In an Effort to Fight Money Laundering, the EU Parliament Wants to Scrap the Freeport System Beloved by Billionaire Art Collectors

The recommendations comes after a yearlong investigation into financial crime.

President of the European Commission Jean-Claude Juncker. Photo by Sean Gallup/Getty Images.

The European Parliament has called for freeports—venues that store art and other valuables tax-free—to be phased out in the European Union after a yearlong investigation into tax avoidance in the wake of scandals including the Panama Papers and LuxLeaks. The closure of the high security storage facilities, of which there are more than 80 in the EU, could have wide-ranging implications for financial transparency within the bloc, where it is estimated that around €110 billion ($123 billion), or one percent of the EU’s total GDP, is laundered each year.

The inquiry was undertaken by a special committee of the European Parliament tasked with rooting out financial crimes, tax evasion, and tax avoidance, also known as the TAX3 Committee. Its final report, published March 26, includes a recommendation for the Commission, the EU’s executive arm, to “bring forward a proposal for the urgent phasing out of the system of freeports in the EU.”

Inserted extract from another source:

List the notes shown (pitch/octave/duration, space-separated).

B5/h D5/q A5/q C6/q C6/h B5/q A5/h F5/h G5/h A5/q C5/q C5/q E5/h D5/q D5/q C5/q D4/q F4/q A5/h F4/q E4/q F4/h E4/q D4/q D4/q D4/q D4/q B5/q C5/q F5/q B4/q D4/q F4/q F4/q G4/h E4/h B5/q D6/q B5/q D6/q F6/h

The report’s recommendations were adopted by 505 votes in favor with 63 against and 87 abstentions. The report is not definitive or binding, but a spokesman for the European Parliament tells artnet News it is likely to be factored into the work of the governing body. “The report contains recommendations and, as such, they do not carry legal weight,” the spokesman explained. “However, they do have political relevance and the Commission will surely factor in the recommendations into its work.”

The news comes months after a member of the committee, German MEP Wolf Klinz, singled out Le Freeport Luxembourg as an alleged haven for “money laundering and tax evasion.” Klinz penned a letter to the Commission president (and former Luxembourg prime minister) Jean-Claude Juncker calling the warehouses a “blind spot” in the battle for greater financial transparency within the bloc. 

A report commissioned by TAX3 and published by European Parliamentary Research Service last October specifically invoked the name of the Swiss art dealer Yves Bouvier, who is a majority owner of Le Freeport Luxembourg. Bouvier is embroiled in a vicious legal battle with a former client, Dmitry Rybolovlev, who alleges that Bouvier defrauded him by inflating the cost of artworks in deals he brokered for him and pocketing the difference. (Both sides deny any wrongdoing.) The report noted that the Swissman’s entanglement in “an affair involving alleged fraud and insider trading” adds urgency to the need for greater transparency in freeports.

In March, Juncker dismissed the claims about Le Freeport, saying there was “no evidence showing that free zones in the EU are systematically used to commit fraud.” The final report from TAX3 notes that the committee “deeply regrets” the lack of progress on major initiatives that have not been finalized due to “the lack of genuine political will.”